ACTIVITY A :: List every section heading in the market commentary, in the order in which they appear.
ACTIVITY B :: Translate this sentence from the market commentary into Spanish: "House prices are 'stabilising' according to the latest report from Nationwide."
ACTIVITY C :: According to the market commentary, at what level has the European Central Bank been holding interest rates?

DOCUMENT TEXT ::
-=-=-
Overview
With the global economy in such a fragile state, one would think that politicians would be working together to find solutions. In the US, it seems that the politicians have been more concerned about getting one over on each other than ensuring the world's largest economy avoids defaulting on its debt obligations.
We believe that with the current market volatility, now is the time for standing firm and not for selling out. Markets have got themselves in a fluster over a slowing US economy and a re-opening of the European debt saga. It is hard to see what has changed fundamentally over the last few days and while US growth has undoubtedly slowed, it has not reversed and some of the major US companies continue to post very healthy profits. Equally, the Euro issue has suddenly come to the fore again over a few slightly rash comments made by Jean Claude Trichet (The European Central bank President) coupled with the ECB starting to buy Irish and Portuguese bonds back in the secondary markets, which have spooked the bond traders.
We expect that there may be a few more days of nervousness and the equity markets may track a little lower (from a technical standpoint the next support level on the FTSE100 is at 5100), but unless anything “concrete” comes out to suggest that there is any substance to the worries (which we think is unlikely) then we would expect markets to recover. This may not happen as quickly as the fall (it rarely does) but in circumstances like this, there is a distinct danger of being out of the market and missing the recovery. It would actually probably be quite a good time to gradually add to equity positions for those with cash.
Developed equity markets certainly do not look expensive at these levels with most trading with forward Price Earning Ratio's (PE's) of 35+% discounts to the 35 year mean. They are not at the cheapest levels they have ever been, but they certainly look like pretty good value at these levels (provided the PE values are accurate).
A well diversified portfolio adopting a good spread of asset classes should of course have a much lower degree of correlation to equity markets which in turn should provide defensive qualities to portfolios and limit losses.
UK
The FTSE 100 ended the month at 5,815, from a starting point of 5,946. July saw the banks as being hardest hit, on the back of their financial exposure to sovereign debt across the eurozone. GDP growth for the second quarter of 2011 was 0.2%, a fall from the 0.5% increase over the first three months of the year.
House prices are 'stabilising' according to the latest report from Nationwide. The consensus among commentators is that there's a long way to go before the housing market can be referred to as anything more positive than 'stable'. Indeed, the Nationwide report states that completed sales are at half the level of activity seen prior to the credit crisis.
Europe
Preliminary estimates from Eurostat show that inflation has slowed across the eurozone to 2.5%. This may lessen speculation of an interest rate rise; the European Central Bank (ECB) has been maintaining interest rates at 1.5%.
We've previously highlighted Italy as 'one to watch'. Over the past few weeks, the Italian government has seen an increase in its borrowing costs, a direct consequence of investors sensing that lending to Italy carries increasingly greater risk.
US
As if the US didn't have enough to worry about managing it's debt problems, they have been vilified across the globe for letting politics get in the way of sorting out their domestic finances. The Chinese media was particularly critical of their inability to agree a financial plan in a timely manner.
The world's largest economy is still struggling to build any momentum. The US Commerce Department provided annualised growth figures of 1.3% at the end of the second quarter, below the forecast 1.8%. They have now also revised downward their forecast for the next twelve months.
Global
Rising prices, particularly fuel and food, continue to slow growth across the Asian economies. China remains the growth engine although manufacturing continues to slow and the Chinese property market looks over-inflated.
Better news from Japan, where the recovery from the economic impact of the Earthquake and Tsunami looks set to continue. Manufacturing output continues to improve and forecasts are positive.
Summary
The 'dual paced' global economy continues with western economies struggling whilst the emerging markets, including China, continue to deliver growth. There may be some slowing across Asia but overall the tiger economies remain resilient.
Outcomes are difficult to predict and western economies will remain challenged in finding a way out of the financial crisis. Let's just hope political differences can occasionally be put to one side for the sake of delivering a return to more certain times.
-=-=-
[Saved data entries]
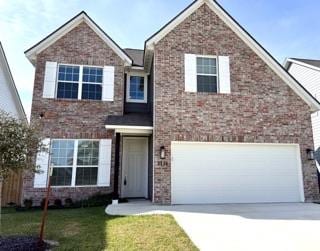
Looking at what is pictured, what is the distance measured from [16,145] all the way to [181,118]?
6647 millimetres

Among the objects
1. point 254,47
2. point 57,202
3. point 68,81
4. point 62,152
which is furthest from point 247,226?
point 68,81

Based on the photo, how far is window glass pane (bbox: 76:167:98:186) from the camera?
10805mm

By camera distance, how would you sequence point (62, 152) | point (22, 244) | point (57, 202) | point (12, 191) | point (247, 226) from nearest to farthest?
point (22, 244) < point (247, 226) < point (57, 202) < point (62, 152) < point (12, 191)

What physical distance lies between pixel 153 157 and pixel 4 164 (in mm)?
5798

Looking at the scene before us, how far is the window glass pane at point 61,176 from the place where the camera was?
10633 mm

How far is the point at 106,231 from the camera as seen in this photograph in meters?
6.06

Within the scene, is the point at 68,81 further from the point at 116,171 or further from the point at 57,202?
the point at 57,202

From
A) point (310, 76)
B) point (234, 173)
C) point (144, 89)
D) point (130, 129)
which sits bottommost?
point (234, 173)

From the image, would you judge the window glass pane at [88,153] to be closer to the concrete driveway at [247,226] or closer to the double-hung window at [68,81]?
the double-hung window at [68,81]

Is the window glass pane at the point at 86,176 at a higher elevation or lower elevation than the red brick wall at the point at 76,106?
lower

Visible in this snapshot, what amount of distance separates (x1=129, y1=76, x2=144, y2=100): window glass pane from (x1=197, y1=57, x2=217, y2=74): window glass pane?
3.48 m

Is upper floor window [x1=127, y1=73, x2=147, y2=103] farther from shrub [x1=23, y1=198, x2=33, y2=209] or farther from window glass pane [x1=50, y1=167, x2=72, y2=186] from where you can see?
shrub [x1=23, y1=198, x2=33, y2=209]

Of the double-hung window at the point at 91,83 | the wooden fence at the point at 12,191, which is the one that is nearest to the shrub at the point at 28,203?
the wooden fence at the point at 12,191

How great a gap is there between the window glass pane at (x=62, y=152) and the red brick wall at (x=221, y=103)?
3.80m
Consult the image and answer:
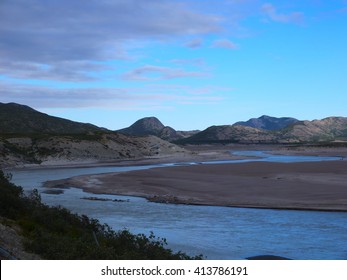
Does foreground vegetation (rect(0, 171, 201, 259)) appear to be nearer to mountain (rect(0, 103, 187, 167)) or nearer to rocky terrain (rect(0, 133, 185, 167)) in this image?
mountain (rect(0, 103, 187, 167))

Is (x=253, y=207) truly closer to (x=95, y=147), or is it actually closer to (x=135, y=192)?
(x=135, y=192)

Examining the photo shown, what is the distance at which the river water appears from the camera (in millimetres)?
18281

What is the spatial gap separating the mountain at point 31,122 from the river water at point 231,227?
5278 inches

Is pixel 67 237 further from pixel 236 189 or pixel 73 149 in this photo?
pixel 73 149

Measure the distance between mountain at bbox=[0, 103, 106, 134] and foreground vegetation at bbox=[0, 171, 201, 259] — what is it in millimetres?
143967

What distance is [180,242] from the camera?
65.3 ft

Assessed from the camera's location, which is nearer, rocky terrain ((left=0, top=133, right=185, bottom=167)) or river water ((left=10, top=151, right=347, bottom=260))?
river water ((left=10, top=151, right=347, bottom=260))

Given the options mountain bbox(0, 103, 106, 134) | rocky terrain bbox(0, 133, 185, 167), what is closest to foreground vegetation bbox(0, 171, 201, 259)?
rocky terrain bbox(0, 133, 185, 167)

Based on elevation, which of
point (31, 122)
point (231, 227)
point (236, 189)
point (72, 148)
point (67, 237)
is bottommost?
point (231, 227)

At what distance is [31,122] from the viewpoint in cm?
17238

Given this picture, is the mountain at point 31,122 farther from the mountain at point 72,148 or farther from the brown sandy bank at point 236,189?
the brown sandy bank at point 236,189

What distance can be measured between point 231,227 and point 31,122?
160m

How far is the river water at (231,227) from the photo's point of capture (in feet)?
60.0

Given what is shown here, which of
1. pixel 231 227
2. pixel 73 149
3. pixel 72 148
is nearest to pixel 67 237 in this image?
pixel 231 227
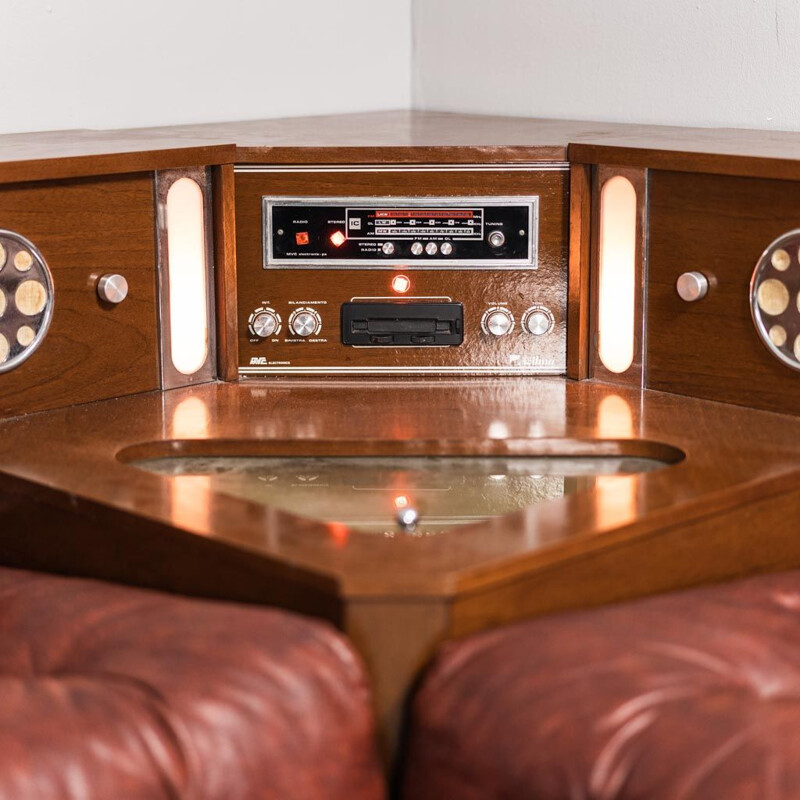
-=-=-
WORKED SOLUTION A :: Overview, UK, Europe, US, Global, Summary

WORKED SOLUTION B :: Los precios de la vivienda se están "estabilizando", según el último informe de Nationwide.

WORKED SOLUTION C :: 1.5%.